L’ombre d’un projet politique tronqué par un coup d’État est passé de l’espoir de devenir un passé maladroit pour les générations représentant la nouvelle gauche, le progressisme ou la social-démocratie au Chili. Par conséquent, ses défenseurs ont été oralisés, transformés en nostalgiques, adjectifs de dogmatiques ou disqualifiés. Toute une série de qualifications pour conclure dans l’impossibilité d’accepter une voie chilienne vers le socialisme, quel qu’il soit.
La seule convergence acceptée et non par hasard l’unité entre la démocratie chrétienne, responsable des crimes contre l’humanité et les anciens partis de l’unité populaire, dont le militantisme a été persécuté, ses détenus, torturés, bien manquants, et dont les corps sont revendiqués par des parents à ce jour, ont adopté le nom de l’accord.
Au début du 21e siècle, il s’appelait la nouvelle majorité, avec l’incorporation du Parti communiste. Rien n’a changé. Il y a un consensus sous la prémisse suivante: la possibilité d’un projet alternatif au capitalisme doit être éliminée de l’horizon historique.

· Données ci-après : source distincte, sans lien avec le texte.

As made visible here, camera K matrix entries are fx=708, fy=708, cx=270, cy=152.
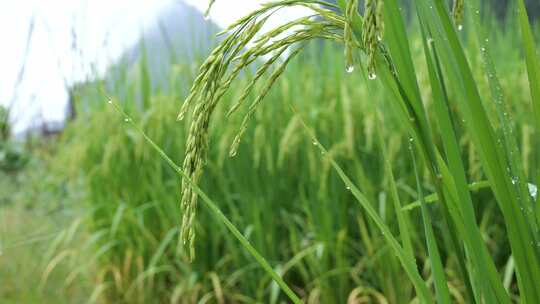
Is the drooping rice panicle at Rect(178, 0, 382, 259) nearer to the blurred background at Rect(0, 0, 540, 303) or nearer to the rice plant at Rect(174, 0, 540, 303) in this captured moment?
the rice plant at Rect(174, 0, 540, 303)

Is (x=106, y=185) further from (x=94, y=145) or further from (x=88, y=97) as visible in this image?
(x=88, y=97)

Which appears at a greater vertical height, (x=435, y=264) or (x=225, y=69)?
(x=225, y=69)

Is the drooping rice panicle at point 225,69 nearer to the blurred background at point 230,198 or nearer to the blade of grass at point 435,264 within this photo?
the blade of grass at point 435,264

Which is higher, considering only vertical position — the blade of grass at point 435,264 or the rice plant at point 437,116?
the rice plant at point 437,116

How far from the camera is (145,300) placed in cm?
326

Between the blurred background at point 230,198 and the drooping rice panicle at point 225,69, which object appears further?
the blurred background at point 230,198

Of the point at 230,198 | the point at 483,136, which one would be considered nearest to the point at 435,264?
the point at 483,136

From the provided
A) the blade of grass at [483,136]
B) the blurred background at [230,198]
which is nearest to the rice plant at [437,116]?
the blade of grass at [483,136]

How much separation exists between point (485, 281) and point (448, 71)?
18cm

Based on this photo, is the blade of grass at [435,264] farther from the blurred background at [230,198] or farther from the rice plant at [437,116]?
the blurred background at [230,198]

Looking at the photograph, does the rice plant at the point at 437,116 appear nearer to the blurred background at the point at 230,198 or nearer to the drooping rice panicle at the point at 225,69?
the drooping rice panicle at the point at 225,69

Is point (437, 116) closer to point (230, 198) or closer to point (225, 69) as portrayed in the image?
point (225, 69)

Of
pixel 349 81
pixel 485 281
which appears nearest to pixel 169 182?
pixel 349 81

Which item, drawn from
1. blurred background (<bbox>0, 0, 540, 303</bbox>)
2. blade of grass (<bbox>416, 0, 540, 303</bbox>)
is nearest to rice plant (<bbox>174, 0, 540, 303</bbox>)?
blade of grass (<bbox>416, 0, 540, 303</bbox>)
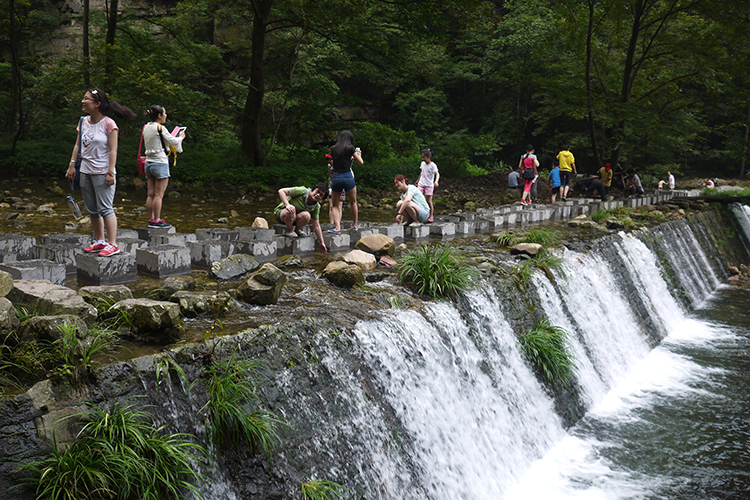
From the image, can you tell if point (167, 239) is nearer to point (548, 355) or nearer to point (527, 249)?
point (548, 355)

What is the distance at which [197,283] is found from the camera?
17.4ft

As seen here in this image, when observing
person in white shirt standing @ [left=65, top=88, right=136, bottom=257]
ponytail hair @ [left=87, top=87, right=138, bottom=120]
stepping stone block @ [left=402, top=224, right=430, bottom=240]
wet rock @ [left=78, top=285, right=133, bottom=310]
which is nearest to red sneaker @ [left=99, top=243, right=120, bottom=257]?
person in white shirt standing @ [left=65, top=88, right=136, bottom=257]

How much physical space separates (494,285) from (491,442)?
2.07 metres

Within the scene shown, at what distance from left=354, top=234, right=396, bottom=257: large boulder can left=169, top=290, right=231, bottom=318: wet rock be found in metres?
2.79

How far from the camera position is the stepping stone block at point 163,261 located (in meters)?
5.51

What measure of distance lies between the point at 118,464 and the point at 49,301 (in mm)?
1457

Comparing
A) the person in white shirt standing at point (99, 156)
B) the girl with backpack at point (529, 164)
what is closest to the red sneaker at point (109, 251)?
the person in white shirt standing at point (99, 156)

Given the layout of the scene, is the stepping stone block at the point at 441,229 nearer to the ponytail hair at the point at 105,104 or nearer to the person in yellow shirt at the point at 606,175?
the ponytail hair at the point at 105,104

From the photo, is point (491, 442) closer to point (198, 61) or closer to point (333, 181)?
point (333, 181)

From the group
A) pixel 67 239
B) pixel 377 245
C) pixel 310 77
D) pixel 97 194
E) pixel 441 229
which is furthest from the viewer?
pixel 310 77

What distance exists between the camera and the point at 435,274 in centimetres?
562

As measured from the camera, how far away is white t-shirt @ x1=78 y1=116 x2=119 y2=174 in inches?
201

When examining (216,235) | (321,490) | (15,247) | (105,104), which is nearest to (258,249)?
(216,235)

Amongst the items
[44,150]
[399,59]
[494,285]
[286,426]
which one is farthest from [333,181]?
[44,150]
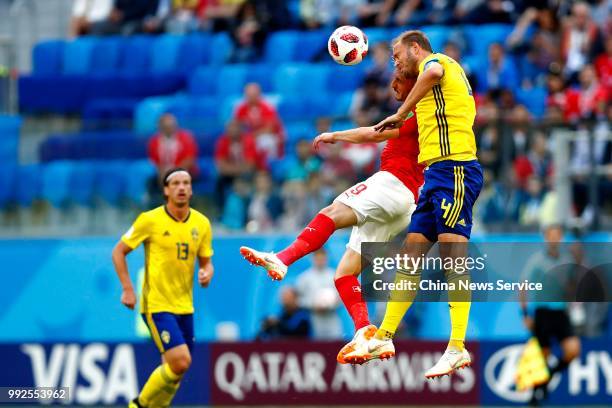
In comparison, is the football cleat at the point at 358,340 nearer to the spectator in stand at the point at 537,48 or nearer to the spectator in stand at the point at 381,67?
the spectator in stand at the point at 381,67

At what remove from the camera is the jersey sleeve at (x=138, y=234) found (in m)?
15.5

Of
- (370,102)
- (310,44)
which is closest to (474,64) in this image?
(370,102)

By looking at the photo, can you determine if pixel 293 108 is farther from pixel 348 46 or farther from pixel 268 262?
pixel 268 262

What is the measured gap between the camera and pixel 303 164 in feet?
66.8

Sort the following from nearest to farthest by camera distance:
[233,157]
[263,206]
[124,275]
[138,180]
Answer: [124,275]
[263,206]
[233,157]
[138,180]

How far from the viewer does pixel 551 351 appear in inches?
768

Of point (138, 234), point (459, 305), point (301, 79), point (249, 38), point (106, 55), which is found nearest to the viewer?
point (459, 305)

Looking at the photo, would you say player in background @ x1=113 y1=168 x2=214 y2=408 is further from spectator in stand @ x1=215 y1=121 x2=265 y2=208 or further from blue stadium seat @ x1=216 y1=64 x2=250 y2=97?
blue stadium seat @ x1=216 y1=64 x2=250 y2=97

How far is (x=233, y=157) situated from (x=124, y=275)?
18.7 ft

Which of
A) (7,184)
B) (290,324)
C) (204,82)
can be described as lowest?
(290,324)

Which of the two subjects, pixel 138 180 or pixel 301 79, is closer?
pixel 138 180

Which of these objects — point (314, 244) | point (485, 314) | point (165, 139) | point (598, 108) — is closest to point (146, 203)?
point (165, 139)

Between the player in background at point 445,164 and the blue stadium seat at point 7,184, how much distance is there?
378 inches

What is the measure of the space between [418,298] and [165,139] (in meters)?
7.32
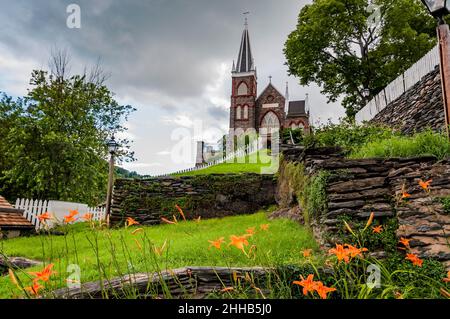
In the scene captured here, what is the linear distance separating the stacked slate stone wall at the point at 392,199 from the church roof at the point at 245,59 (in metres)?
48.9

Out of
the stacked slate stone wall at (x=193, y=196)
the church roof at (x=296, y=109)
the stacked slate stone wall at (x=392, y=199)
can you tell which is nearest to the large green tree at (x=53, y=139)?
the stacked slate stone wall at (x=193, y=196)

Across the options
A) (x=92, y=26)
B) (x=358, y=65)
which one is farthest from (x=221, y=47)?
(x=358, y=65)

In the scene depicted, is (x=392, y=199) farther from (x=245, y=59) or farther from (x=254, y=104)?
(x=245, y=59)

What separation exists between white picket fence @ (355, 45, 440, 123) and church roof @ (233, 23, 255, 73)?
3867 cm

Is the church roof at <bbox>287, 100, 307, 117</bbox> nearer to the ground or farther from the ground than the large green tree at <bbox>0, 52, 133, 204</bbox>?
farther from the ground

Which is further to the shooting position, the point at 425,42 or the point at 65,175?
the point at 425,42

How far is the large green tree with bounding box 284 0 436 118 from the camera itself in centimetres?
1922

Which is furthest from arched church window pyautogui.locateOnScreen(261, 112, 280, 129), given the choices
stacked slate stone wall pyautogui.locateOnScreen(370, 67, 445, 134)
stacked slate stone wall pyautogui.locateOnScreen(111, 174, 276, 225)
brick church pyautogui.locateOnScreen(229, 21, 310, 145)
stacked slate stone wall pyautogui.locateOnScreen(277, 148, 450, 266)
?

Il s’agit de penser, seulement dans les réformes à l’intérieur d’un Chili levé sous les principes d’une société de marché; Une partie de la refonte de la commande, qui a commencé le 11 septembre 1973 avec le coup d’État. Après le triomphe de NO en 1988 référendum et le retrait du dictateur de la présidence, maintenant son statut de chef des forces armées et du sénateur de la vie, le cadre de la dictature civique-militaire était intact.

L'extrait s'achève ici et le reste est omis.